François Hollande devant des salariés d'ArcelorMittal à Florange, le 26 septembre 2013.

François Hollande devant des salariés d'ArcelorMittal à Florange, le 26 septembre 2013. - Patrick Hertzog - AFP

Le chef de l'Etat François Hollande se rend, lundi, sur le site très symbolique de Florange, en Moselle, où il avait promis de se rendre tous les ans pour suivre le dossier ArcelorMittal.

Il s'était engagé à revenir tous les ans. François Hollande se rendra lundi à Florange, en Moselle, a annoncé l'Elysée mardi.

Le Président, qui avait fait le déplacement pendant sa campagne pour la présidence en 2012, puis en septembre 2013, en promettant d'y revenir chaque année, visitera plusieurs sites, dont une plateforme de recherche sur l'acier installée à Uckange, près de Florange. Il ira aussi sur le site d'ArcelorMittal et inaugurera le nouveau site de la société Safran à Commercy, selon un communiqué de l'Elysée.

Une histoire mouvementée

La relation entre le chef de l'Etat et le site de Florange, symbole de la désindustrialisation du pays, est particulièrement épineuse. En 2012, il s'y était rendu alors qu'il était candidat du PS à la présidentielle, pour soutenir les salariés menacés de licenciement. Devant les caméras, il leur avait promis de sauver le site.

En avril 2013, les hauts-fourneaux de Florange ont pourtant fermé, touchant 629 des quelque 2.500 salariés du site. Une partie a quitté l'entreprise dans le cadre d'un plan de départ volontaire, et 300 ont bénéficié d'une formation et d'une nouvelle affectation. Une quarantaine ont été reclassés ailleurs, selon RTL.

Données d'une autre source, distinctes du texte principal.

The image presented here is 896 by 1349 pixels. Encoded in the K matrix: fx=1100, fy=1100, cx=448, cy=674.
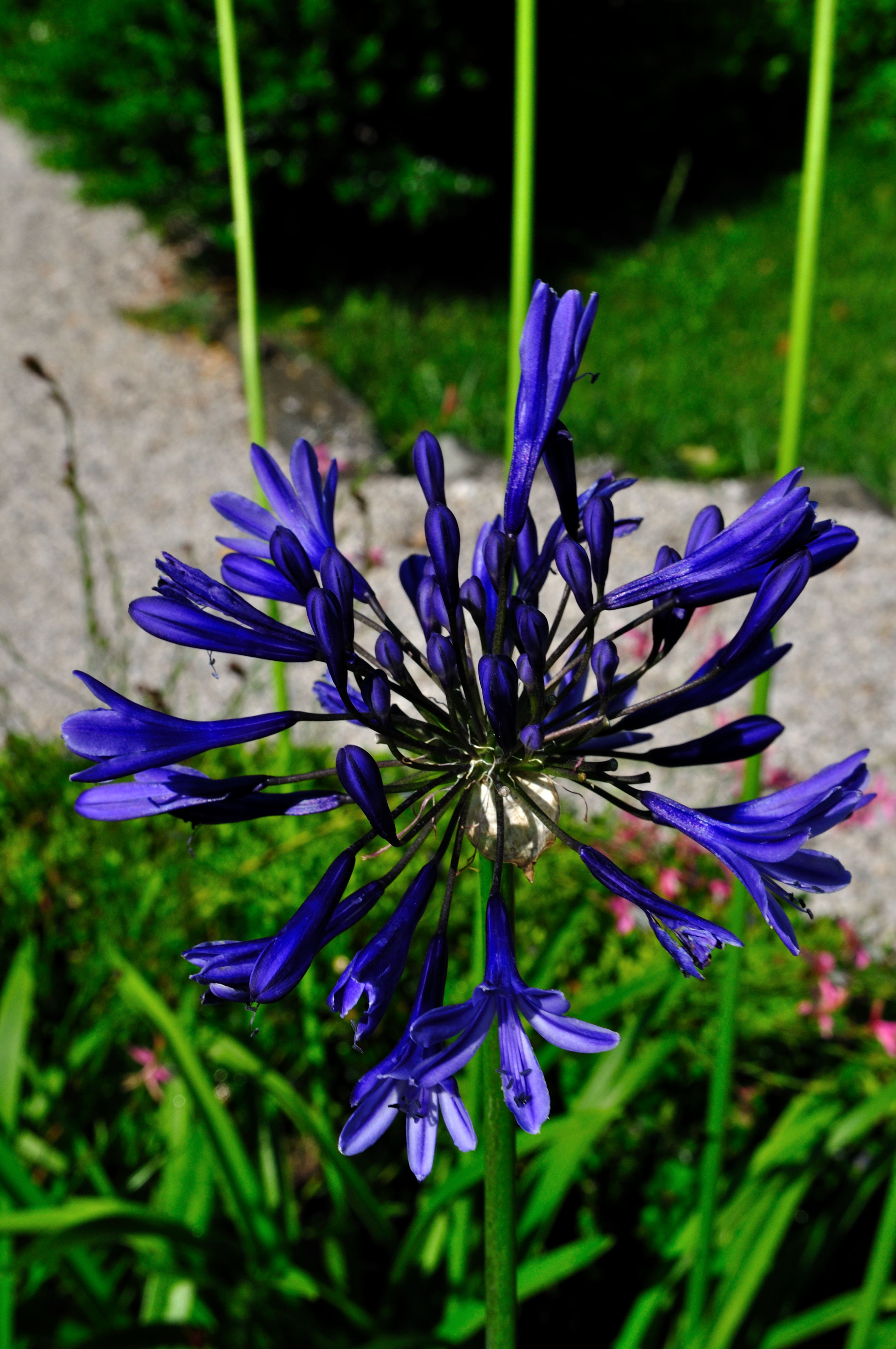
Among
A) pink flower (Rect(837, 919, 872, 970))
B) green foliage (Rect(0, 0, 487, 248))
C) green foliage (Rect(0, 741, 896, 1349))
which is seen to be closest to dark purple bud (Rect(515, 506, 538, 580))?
green foliage (Rect(0, 741, 896, 1349))

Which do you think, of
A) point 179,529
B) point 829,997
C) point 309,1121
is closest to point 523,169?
point 309,1121

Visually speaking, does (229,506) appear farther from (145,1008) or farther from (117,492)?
(117,492)

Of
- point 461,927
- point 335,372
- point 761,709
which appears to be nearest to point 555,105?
point 335,372

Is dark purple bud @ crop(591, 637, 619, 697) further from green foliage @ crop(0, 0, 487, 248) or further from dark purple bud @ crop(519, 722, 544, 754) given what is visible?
green foliage @ crop(0, 0, 487, 248)

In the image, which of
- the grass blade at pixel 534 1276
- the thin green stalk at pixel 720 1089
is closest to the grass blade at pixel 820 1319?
the thin green stalk at pixel 720 1089

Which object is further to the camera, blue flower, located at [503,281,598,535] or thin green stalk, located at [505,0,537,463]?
thin green stalk, located at [505,0,537,463]

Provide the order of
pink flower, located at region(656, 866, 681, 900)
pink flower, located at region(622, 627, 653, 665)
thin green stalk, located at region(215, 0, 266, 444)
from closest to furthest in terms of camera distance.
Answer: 1. thin green stalk, located at region(215, 0, 266, 444)
2. pink flower, located at region(656, 866, 681, 900)
3. pink flower, located at region(622, 627, 653, 665)

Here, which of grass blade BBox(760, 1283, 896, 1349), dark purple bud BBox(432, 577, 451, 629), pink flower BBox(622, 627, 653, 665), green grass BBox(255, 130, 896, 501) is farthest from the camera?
green grass BBox(255, 130, 896, 501)

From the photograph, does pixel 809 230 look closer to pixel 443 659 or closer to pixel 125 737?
pixel 443 659

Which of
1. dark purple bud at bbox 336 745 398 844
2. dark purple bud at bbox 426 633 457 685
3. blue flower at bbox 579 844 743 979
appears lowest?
blue flower at bbox 579 844 743 979
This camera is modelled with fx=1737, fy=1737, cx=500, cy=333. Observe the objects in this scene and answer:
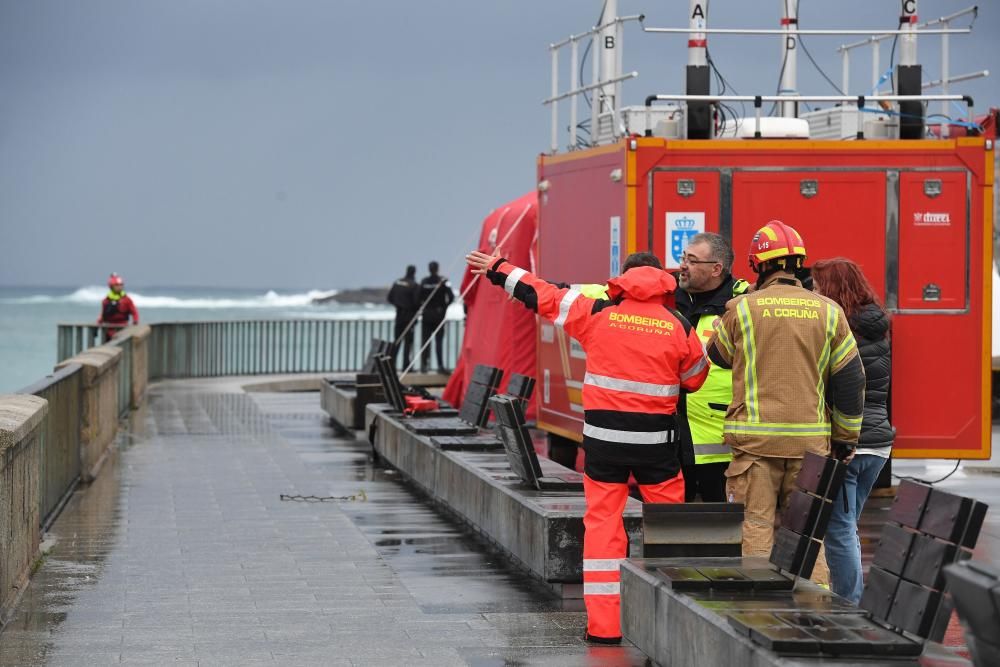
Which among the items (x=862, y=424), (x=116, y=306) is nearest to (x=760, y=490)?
(x=862, y=424)

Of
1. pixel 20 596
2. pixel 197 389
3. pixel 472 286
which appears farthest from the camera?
pixel 197 389

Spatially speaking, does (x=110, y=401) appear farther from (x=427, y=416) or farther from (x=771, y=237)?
(x=771, y=237)

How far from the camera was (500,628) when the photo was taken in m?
8.77

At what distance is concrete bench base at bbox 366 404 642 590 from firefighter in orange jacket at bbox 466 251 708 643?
1.33 meters

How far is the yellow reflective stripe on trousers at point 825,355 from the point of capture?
25.4 feet

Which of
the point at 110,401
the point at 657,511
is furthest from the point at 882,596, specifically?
the point at 110,401

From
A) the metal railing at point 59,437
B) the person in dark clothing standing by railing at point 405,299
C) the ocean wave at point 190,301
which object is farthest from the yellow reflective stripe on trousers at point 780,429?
the ocean wave at point 190,301

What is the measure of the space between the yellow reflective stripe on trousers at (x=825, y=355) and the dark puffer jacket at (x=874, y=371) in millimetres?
901

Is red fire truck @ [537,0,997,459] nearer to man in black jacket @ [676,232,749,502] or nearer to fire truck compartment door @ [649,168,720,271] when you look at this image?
fire truck compartment door @ [649,168,720,271]

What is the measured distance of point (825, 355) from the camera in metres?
7.76

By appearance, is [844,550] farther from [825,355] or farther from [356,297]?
[356,297]

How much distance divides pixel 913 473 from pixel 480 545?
21.2 ft

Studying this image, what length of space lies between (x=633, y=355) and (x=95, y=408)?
9.25 m

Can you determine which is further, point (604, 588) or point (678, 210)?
point (678, 210)
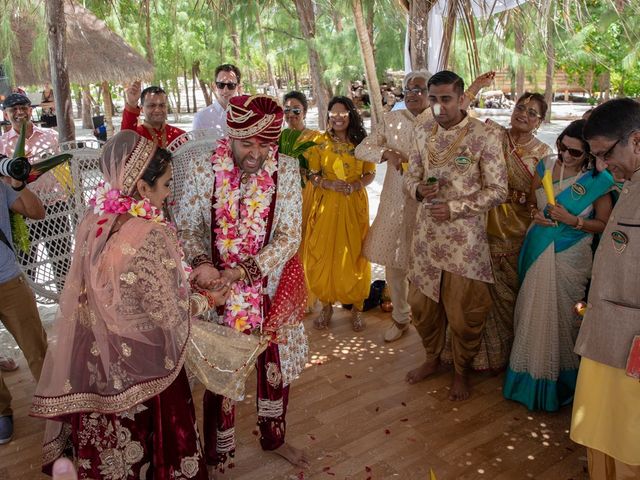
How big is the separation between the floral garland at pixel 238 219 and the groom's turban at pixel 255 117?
7.8 inches

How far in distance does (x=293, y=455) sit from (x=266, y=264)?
1188mm

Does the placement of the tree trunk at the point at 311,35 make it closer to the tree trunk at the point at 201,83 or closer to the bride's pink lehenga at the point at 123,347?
the bride's pink lehenga at the point at 123,347

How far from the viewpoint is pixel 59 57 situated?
5.79m

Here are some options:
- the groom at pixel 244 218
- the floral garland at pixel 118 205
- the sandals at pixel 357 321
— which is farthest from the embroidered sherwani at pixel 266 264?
the sandals at pixel 357 321

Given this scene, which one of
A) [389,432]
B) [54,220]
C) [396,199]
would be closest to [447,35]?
[396,199]

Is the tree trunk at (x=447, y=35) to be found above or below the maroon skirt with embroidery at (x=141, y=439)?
above

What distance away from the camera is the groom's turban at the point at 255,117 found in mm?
2537

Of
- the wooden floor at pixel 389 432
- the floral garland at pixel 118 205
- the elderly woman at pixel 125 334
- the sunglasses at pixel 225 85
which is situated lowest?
the wooden floor at pixel 389 432

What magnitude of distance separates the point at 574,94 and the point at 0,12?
32971mm

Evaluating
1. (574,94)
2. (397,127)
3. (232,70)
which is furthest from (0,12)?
(574,94)

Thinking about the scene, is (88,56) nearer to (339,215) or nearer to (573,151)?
(339,215)

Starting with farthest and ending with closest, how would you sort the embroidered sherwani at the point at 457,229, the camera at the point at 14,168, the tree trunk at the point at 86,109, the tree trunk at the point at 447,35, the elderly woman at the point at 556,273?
1. the tree trunk at the point at 86,109
2. the tree trunk at the point at 447,35
3. the embroidered sherwani at the point at 457,229
4. the elderly woman at the point at 556,273
5. the camera at the point at 14,168

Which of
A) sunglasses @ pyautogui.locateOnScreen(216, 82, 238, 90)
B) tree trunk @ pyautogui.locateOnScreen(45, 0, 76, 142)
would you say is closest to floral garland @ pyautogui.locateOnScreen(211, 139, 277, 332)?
sunglasses @ pyautogui.locateOnScreen(216, 82, 238, 90)

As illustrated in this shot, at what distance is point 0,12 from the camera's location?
7625 millimetres
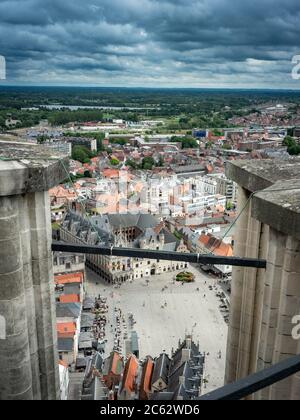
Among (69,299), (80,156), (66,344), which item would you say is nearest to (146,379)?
(66,344)

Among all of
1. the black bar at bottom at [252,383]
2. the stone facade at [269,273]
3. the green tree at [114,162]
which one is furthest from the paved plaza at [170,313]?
the green tree at [114,162]

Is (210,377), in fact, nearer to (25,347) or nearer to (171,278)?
(171,278)

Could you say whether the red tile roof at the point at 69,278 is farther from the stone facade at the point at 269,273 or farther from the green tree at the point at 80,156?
the green tree at the point at 80,156

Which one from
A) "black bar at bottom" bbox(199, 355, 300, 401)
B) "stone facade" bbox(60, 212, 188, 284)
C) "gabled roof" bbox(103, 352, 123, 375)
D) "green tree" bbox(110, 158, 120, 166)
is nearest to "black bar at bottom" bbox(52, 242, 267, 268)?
"black bar at bottom" bbox(199, 355, 300, 401)

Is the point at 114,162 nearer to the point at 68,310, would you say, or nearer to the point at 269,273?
the point at 68,310

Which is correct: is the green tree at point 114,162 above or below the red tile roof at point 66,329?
above
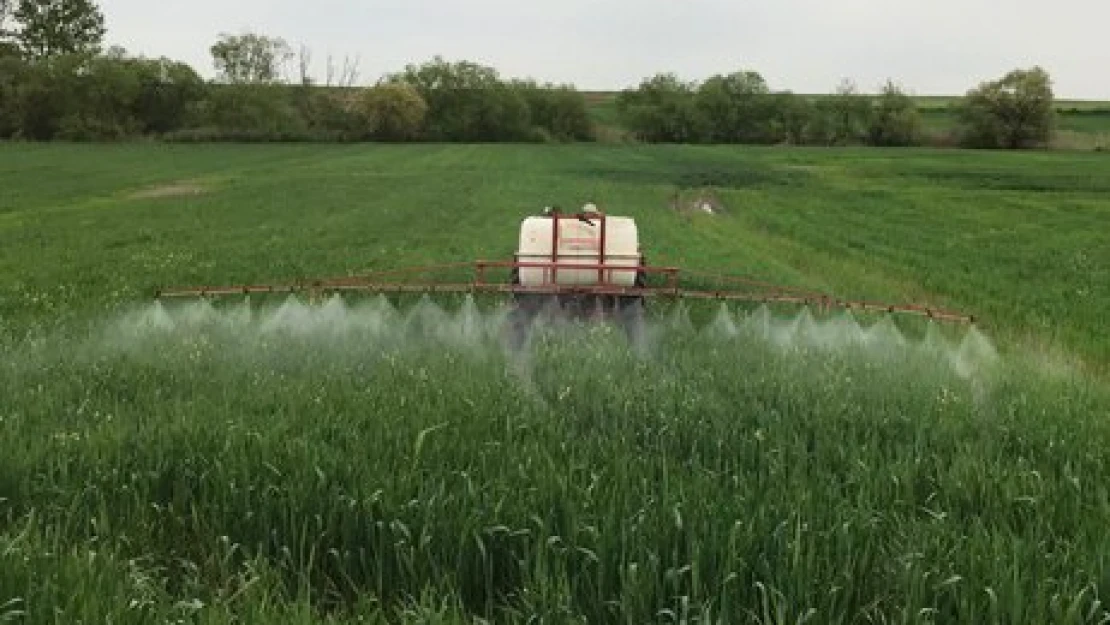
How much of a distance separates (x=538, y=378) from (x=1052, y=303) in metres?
11.2

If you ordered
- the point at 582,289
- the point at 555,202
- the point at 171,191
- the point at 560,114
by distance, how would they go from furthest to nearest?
1. the point at 560,114
2. the point at 171,191
3. the point at 555,202
4. the point at 582,289

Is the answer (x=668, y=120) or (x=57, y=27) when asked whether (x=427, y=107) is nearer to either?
(x=668, y=120)

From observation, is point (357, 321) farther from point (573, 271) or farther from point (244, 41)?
point (244, 41)

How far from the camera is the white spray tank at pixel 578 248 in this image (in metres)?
13.6

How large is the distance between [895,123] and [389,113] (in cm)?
4993

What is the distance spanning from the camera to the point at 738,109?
4572 inches

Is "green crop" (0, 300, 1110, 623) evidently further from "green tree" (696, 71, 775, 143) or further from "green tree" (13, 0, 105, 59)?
"green tree" (13, 0, 105, 59)

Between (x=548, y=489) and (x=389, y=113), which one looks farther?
(x=389, y=113)

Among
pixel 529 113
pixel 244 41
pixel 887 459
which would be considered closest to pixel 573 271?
pixel 887 459

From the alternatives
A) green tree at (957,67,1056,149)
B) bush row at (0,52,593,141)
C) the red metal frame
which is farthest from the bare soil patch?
green tree at (957,67,1056,149)

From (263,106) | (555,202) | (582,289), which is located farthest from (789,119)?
(582,289)

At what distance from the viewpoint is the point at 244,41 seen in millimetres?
137625

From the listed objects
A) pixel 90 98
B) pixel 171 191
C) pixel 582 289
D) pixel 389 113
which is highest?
pixel 90 98

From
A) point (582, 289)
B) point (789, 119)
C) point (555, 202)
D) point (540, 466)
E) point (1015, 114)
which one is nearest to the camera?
point (540, 466)
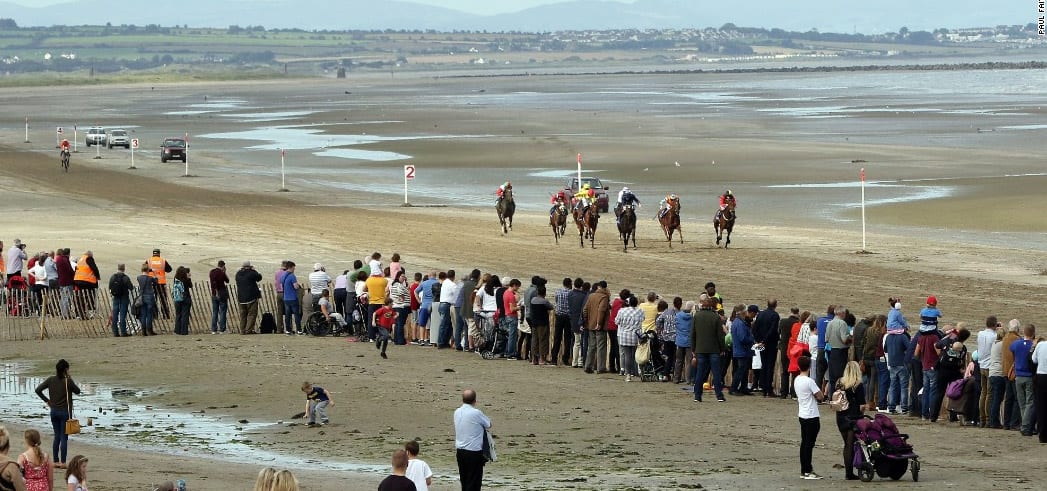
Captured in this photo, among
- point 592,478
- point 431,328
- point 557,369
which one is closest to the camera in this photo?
point 592,478

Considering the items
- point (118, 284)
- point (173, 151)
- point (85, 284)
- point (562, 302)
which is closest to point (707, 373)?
point (562, 302)

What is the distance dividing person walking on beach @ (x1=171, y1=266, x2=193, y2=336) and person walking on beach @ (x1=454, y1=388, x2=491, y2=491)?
482 inches

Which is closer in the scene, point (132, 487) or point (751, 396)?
point (132, 487)

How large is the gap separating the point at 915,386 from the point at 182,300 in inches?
484

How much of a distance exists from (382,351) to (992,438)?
30.6ft

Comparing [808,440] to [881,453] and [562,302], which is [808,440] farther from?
[562,302]

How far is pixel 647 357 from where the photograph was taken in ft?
69.7

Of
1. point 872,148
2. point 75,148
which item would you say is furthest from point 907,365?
point 75,148

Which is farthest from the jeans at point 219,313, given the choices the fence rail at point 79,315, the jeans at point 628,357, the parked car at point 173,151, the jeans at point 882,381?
the parked car at point 173,151

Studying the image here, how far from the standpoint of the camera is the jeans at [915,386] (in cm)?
1873

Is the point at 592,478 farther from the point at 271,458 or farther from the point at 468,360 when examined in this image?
the point at 468,360

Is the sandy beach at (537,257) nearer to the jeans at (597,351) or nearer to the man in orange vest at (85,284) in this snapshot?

L'affaire avait donné lieu à des mois de bras de fer social. En colère, le syndicat FO avait déposé devant l'usine une stèle dénonçant une "trahison" de François Hollande, similaire à celle inaugurée pour son prédécesseur, Nicolas Sarkozy, en 2009, non loin de là, à Gandrange. La fermeture des hauts fourneaux avait aussi agité fortement l'exécutif, au point qu'Arnaud Montebourg, alors ministre de l'Economie et des finances, avait menacé de démissionner.

En septembre 2013, lorsqu'il était retourné sur les lieux, François Hollande avait été accueilli par les sifflets des salariés, qui estimaient qu'il n'avait pas tenu ses promesses. Sur place, il avait promis un centre public de recherche et de développement industriels pour la sidérurgie lorraine, doté de 20 à 50 millions d'euros d'investissements, dont 20 en 2014. 

Hollande "a raison de revenir", pour Edouard Martin

Implantée à Uckange, une des communes sur lesquelles s'étend le site d'ArcelorMittal, cette plate-forme emploiera une douzaine de personnes. "Un épiphénomène", pour Frédéric Weber, secrétaire général adjoint du syndicat FO, qui estime que la venue de François Hollande à Florange est "un non-événement pour l'immense majorité des salariés".

Edouard Martin, ancien militant syndicaliste de la CGT devenu tête de liste PS aux élections européennes, estime au contraire que le Président a "raison de revenir", rapportent les Dernières nouvelles d'Alsace. "Si on regarde l'histoire de Florange à travers le prisme des hauts fourneaux, c'est un échec. Si on creuse plus, il faut retenir les 240 millions d'investissements stratégiques qui ont été promis. Ce n'est pas rien", ajoute-t-il. L'accord, passé fin 2012 entre ArcelorMittal et l'Etat, risque toutefois de ne pas suffire à garantir un accueil chaleureux à François Hollande.